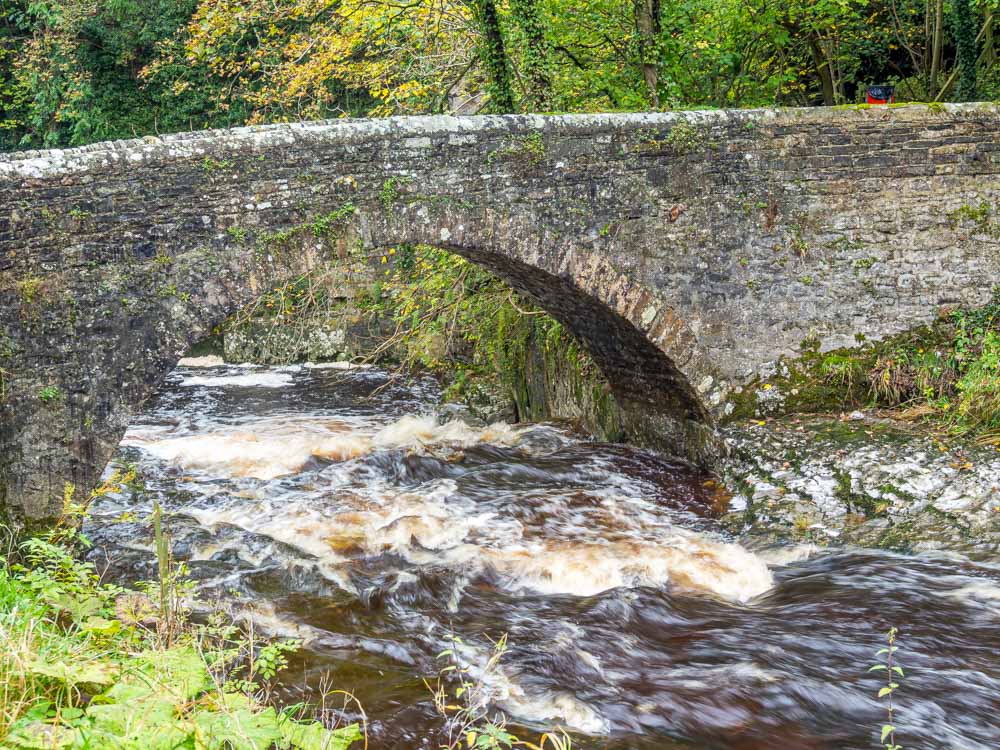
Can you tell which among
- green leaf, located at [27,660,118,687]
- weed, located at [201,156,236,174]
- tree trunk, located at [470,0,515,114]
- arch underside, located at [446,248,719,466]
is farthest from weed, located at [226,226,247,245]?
tree trunk, located at [470,0,515,114]

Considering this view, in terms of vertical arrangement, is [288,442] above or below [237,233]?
below

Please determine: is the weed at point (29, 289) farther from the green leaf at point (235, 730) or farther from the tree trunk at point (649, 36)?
the tree trunk at point (649, 36)

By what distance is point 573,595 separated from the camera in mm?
5773

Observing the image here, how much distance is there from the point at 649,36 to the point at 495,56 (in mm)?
1701

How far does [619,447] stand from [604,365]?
0.92 meters

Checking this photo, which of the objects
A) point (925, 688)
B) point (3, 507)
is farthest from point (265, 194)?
point (925, 688)

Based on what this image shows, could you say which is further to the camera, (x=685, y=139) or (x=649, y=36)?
(x=649, y=36)

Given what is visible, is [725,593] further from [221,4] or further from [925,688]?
[221,4]

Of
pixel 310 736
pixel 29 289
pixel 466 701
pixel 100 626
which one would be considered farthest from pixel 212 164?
pixel 310 736

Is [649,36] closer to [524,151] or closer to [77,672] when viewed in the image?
[524,151]

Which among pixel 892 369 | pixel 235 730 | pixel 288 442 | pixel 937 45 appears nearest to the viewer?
pixel 235 730

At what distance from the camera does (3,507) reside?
570 cm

**STATED GOAL:** Starting with the line that contains "By what distance" and going on through the line that contains "0.92 meters", give those lines as a two-column CSV with the columns text and answer. Put one row for each line and its answer, with every field in quotes and any line breaks turned into spaces.

**WORKED ANSWER:**
text,answer
"By what distance is point 573,595 separated from the camera in mm?","5773"
"Observing the image here, how much distance is there from the point at 649,36 to the point at 495,56 (in mm)?","1701"
"How far does [619,447] stand from [604,365]?","0.92 meters"